**Exercise goal:** Starting with the line that holds "Banco rebatível Walkstool Confort 55 cm" and stopping after the line that holds "Save The Date/Wedding Invite | We", repeat the lines below word for word, without the pictures.

START Exercise inputs

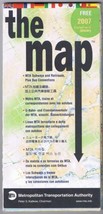 MTA Map New York City Subways &amp; Railroads 2007 - £5.51 GBP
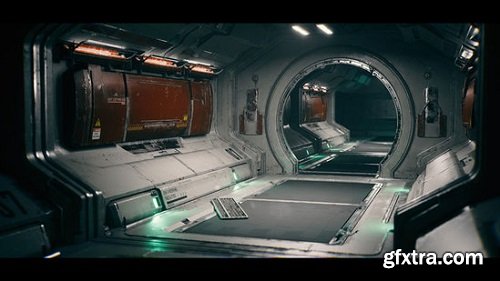 The Gnomon Workshop - Creating A Sci-fi Hallway In Unreal Engine 5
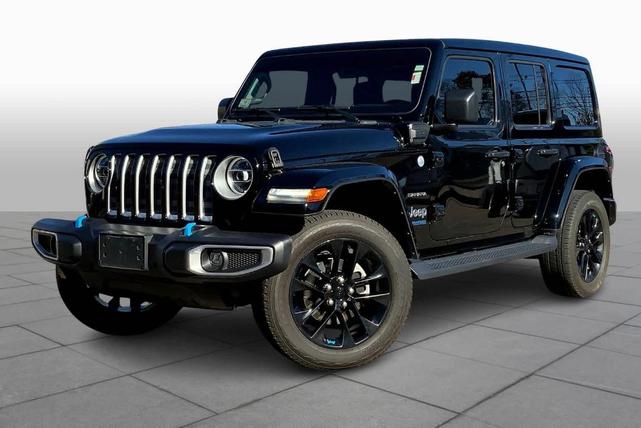 2022 jeep wrangler unlimited 4xe sahara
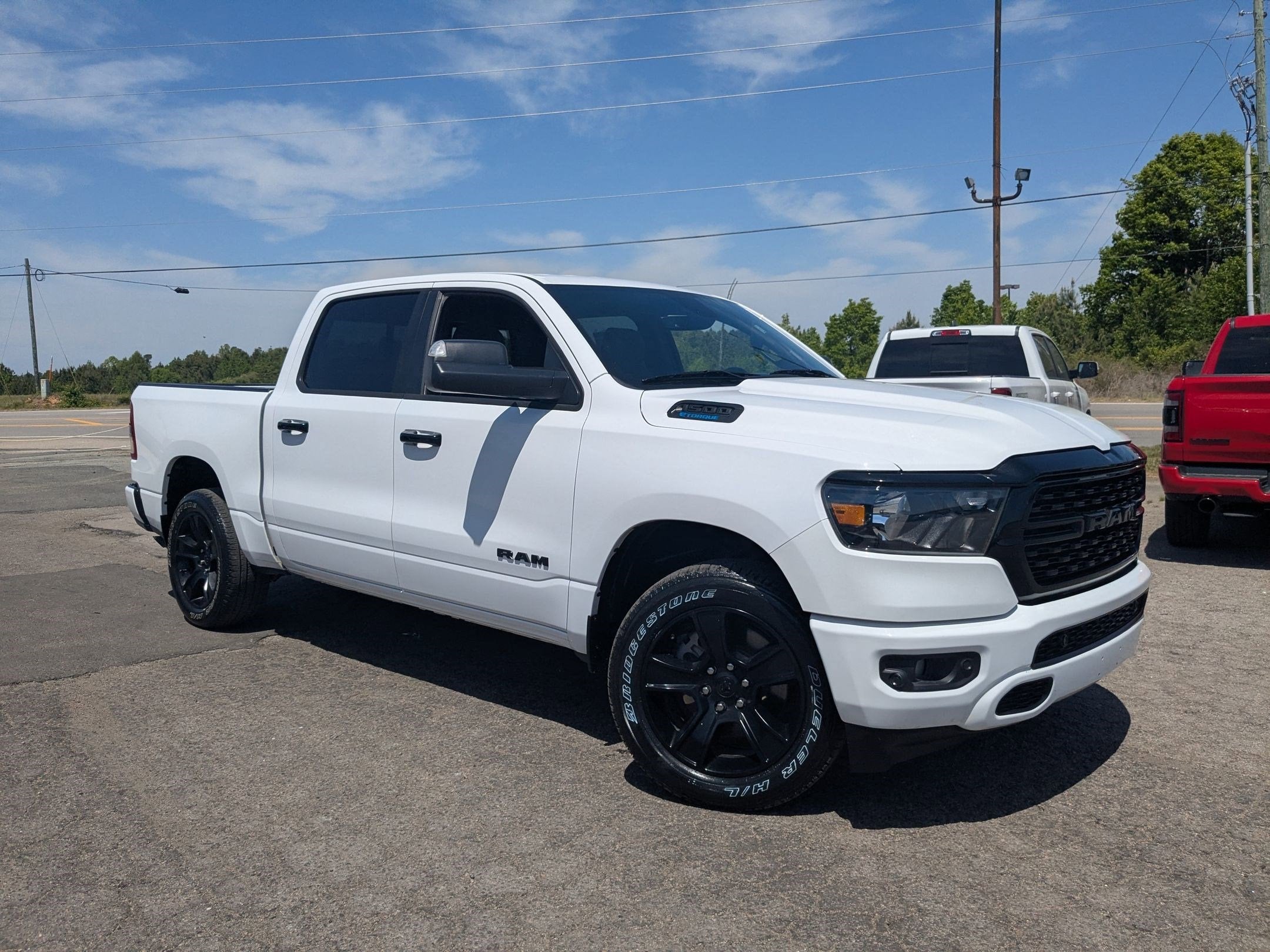 2024 RAM 1500 Big Horn Crew Cab 4x4 5'7' Box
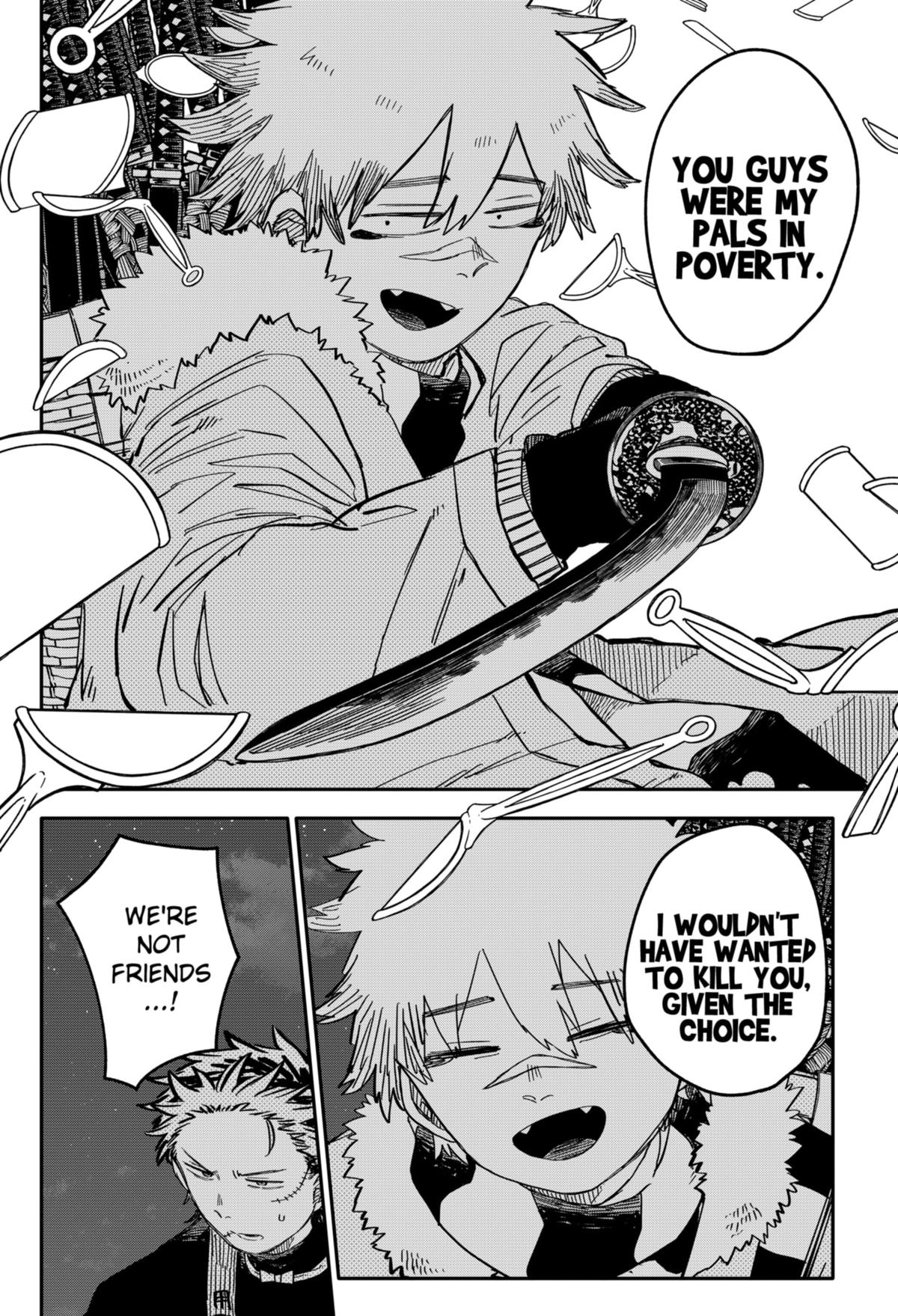 Read Kindergarten WARS EN Manga Online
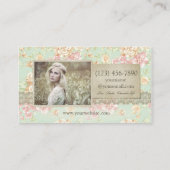  Roos Visitekaartje afdruk (Achterkant)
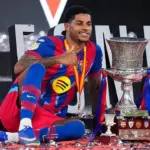 Rashford Raih Trofi Perdana Bersama Barcelona, Bidik Lebih Banyak Gelar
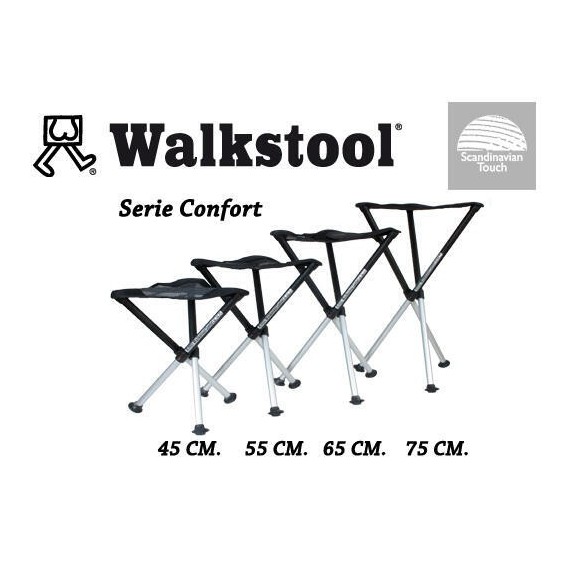 Banco rebatível Walkstool Confort 55 cm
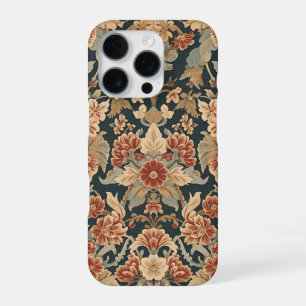 Coque iPhone 16 Pro William Morris Antique Honeysuckle Motif Floral
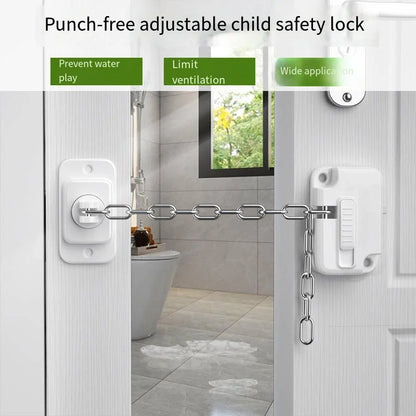 Child Safety Locks Upgraded Adjustable Window Limiters Door Locks Refrigerator Locks Keep Children Safe Leedoar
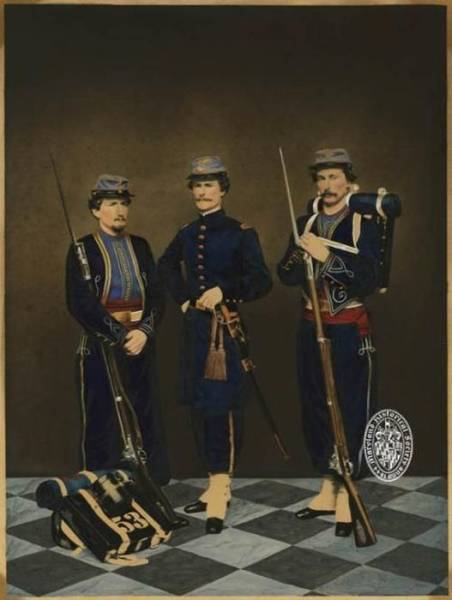 Old America In Color (37 pics)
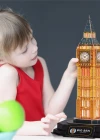 BIG BEN 3D Puzzle (Led Işıklı) L537h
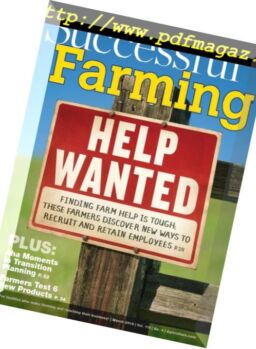 Successful Farming – March 2018
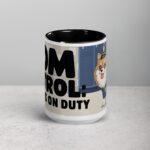 Pom Patrol: Always on Duty Coffee Mug - Image 4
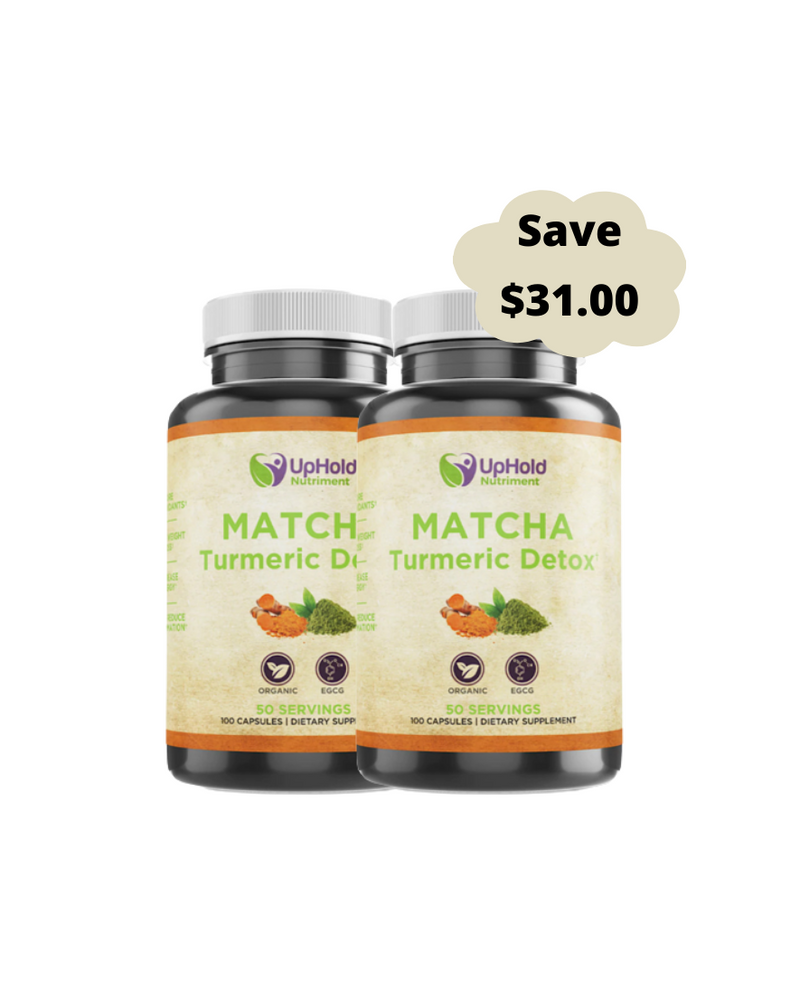 Matcha Turmeric Detox (2pk)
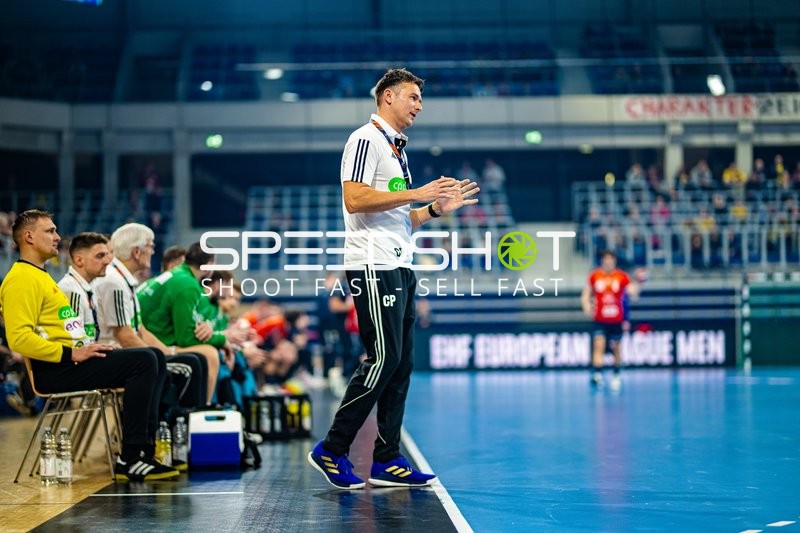 Handball I Herren I Saison 2023-2024 I EHF European League I Hauptrunde I 2. Spieltag I Rhein-Neckar Löwen - TSV Hannover-Burgdorf I 20.02.2024
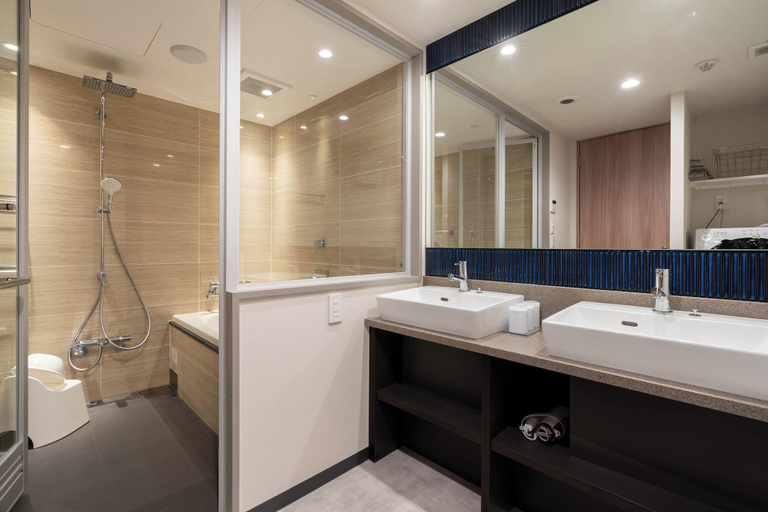 Bathroom 3, stayme THE HOTEL Ueno Ekimae, Taitō
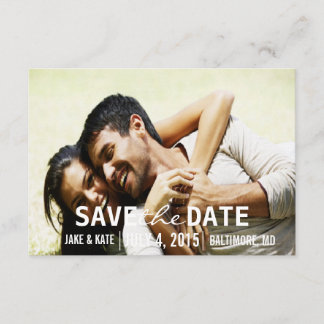 Save The Date/Wedding Invite | We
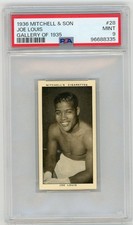 1936 Mitchell & Son Joe Louis Gallery of 1935 Boxing #28 PSA 9 MINT None Higher picture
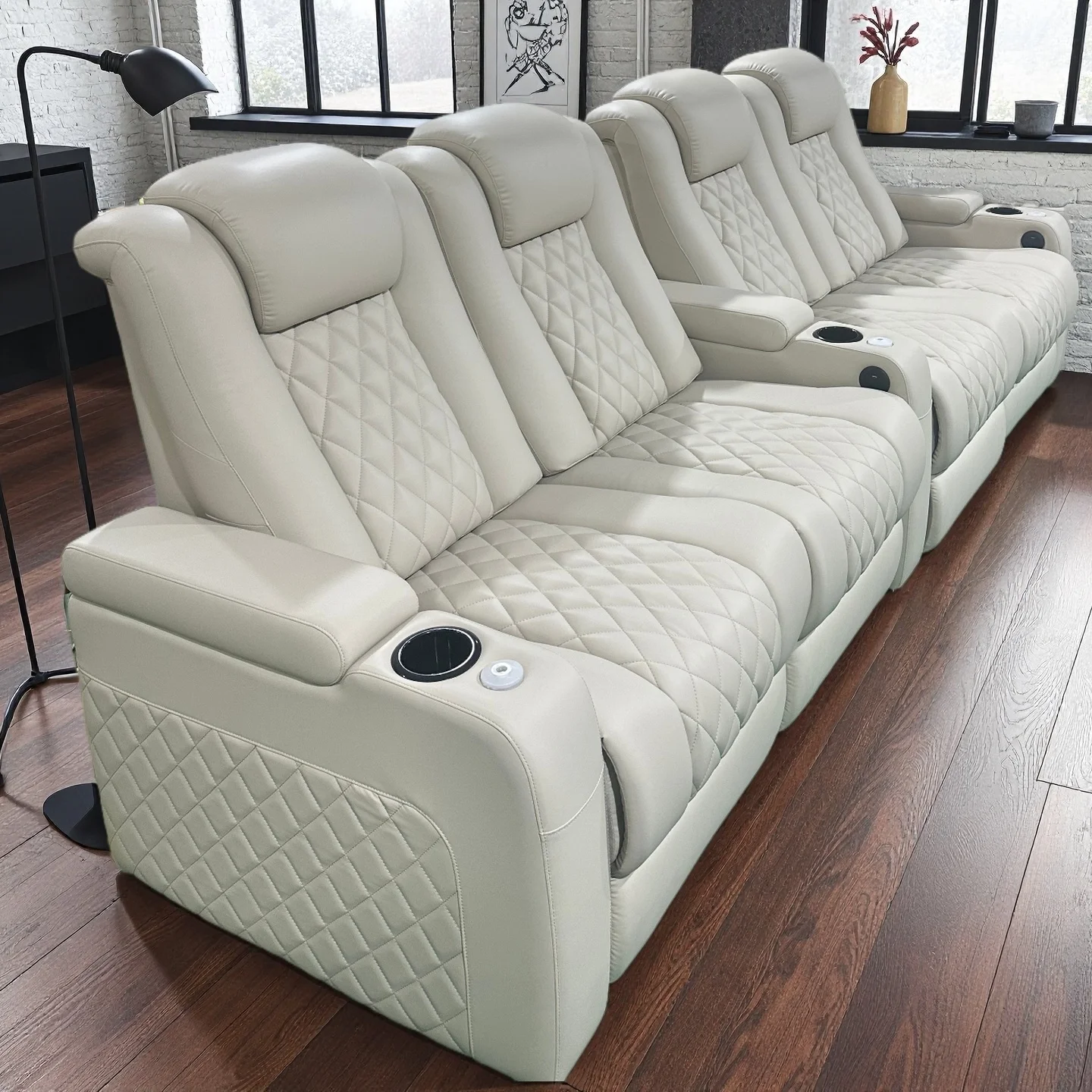 Modern Home Theater Recliners  - Home Cinema Recliners avis et prix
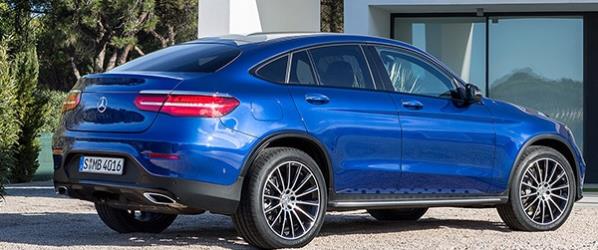 En Yeni SUV “Mercedes Benz GLC Coupe 2017” En Yeni SUV “Mercedes Benz GLC Coupe 2017”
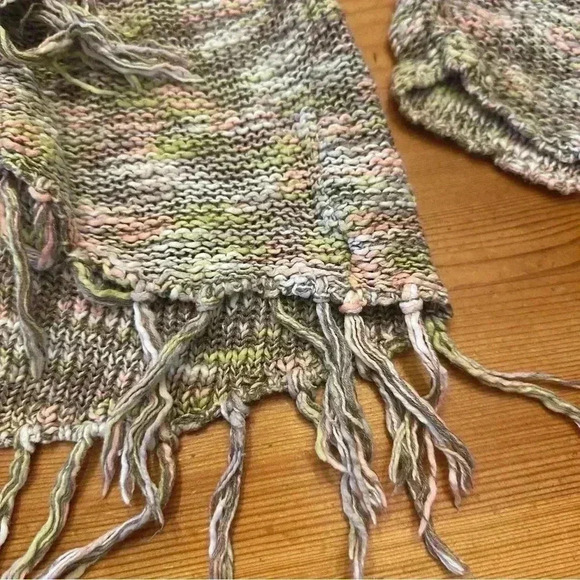 American Rag Cie boho fringe cardigan women medium - Picture 10 of 13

END Exercise inputs

**Answer box:**
 Banco rebatível Walkstool Confort 55 cm
 Coque iPhone 16 Pro William Morris Antique Honeysuckle Motif Floral
 Child Safety Locks Upgraded Adjustable Window Limiters Door Locks Refrigerator Locks Keep Children Safe Leedoar
 Old America In Color (37 pics)
 BIG BEN 3D Puzzle (Led Işıklı) L537h
 Successful Farming – March 2018
 Pom Patrol: Always on Duty Coffee Mug - Image 4
 Matcha Turmeric Detox (2pk)
 Handball I Herren I Saison 2023-2024 I EHF European League I Hauptrunde I 2. Spieltag I Rhein-Neckar Löwen - TSV Hannover-Burgdorf I 20.02.2024
 Bathroom 3, stayme THE HOTEL Ueno Ekimae, Taitō
 Save The Date/Wedding Invite | We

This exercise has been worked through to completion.